*** Passage provided ***

Yet other commentators find the federal shutdown inspiring. Dr. Li Xiaohui, Assistant Professor of Law at Xiamen University writes, “The life of the average American has not been greatly affected by it and the economy has continued to grow. This reflects the clear limits between America’s government and the market. Our country should likewise move forward and decouple the government from the economy.” Similarly, the newspaper Nanfang Dushi Bao commended the strength of American society for being able to function without the government. Interestingly, while the American public sees the shutdown as a government failure, some Chinese are seeing it as a sign of efficiency. The common belief that the Chinese words for “opportunity” and “crisis” are the same, though wildly untrue, seems applicable in this case.
While common Chinese citizens muse over the implications of a shutdown, China’s leadership has been giving the impression of merrily promenading through Southeast Asia, stealing the international spotlight. Taking advantage of Obama’s absence at the recent APEC and East Asia summits, President Xi Jinping visited Malaysia and Indonesia with a friendly demeanor that his predecessor would have likely avoided, greeting the Indonesian parliament in the local language and visibly travelling with his celebrity wife Peng Liyuan. In Brunei, on the other hand, Premier Li Keqiang stuck to the usual rhetoric of making progress on a code of conduct for the South China Sea disputes and indirectly urged the U.S. not to get involved.

***

» Problem requirements
Reproduce the part of the passage about the shutdown starting with "While common Chinese" and going on through "to get involved.". Rely only on the passage about the shutdown.

*** Collected data ***

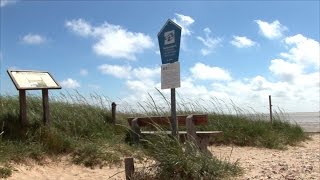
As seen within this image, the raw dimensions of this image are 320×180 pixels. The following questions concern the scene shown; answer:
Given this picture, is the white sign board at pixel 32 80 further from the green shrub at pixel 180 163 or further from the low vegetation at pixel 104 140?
the green shrub at pixel 180 163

***

» Exercise answer
While common Chinese citizens muse over the implications of a shutdown, China’s leadership has been giving the impression of merrily promenading through Southeast Asia, stealing the international spotlight. Taking advantage of Obama’s absence at the recent APEC and East Asia summits, President Xi Jinping visited Malaysia and Indonesia with a friendly demeanor that his predecessor would have likely avoided, greeting the Indonesian parliament in the local language and visibly travelling with his celebrity wife Peng Liyuan. In Brunei, on the other hand, Premier Li Keqiang stuck to the usual rhetoric of making progress on a code of conduct for the South China Sea disputes and indirectly urged the U.S. not to get involved.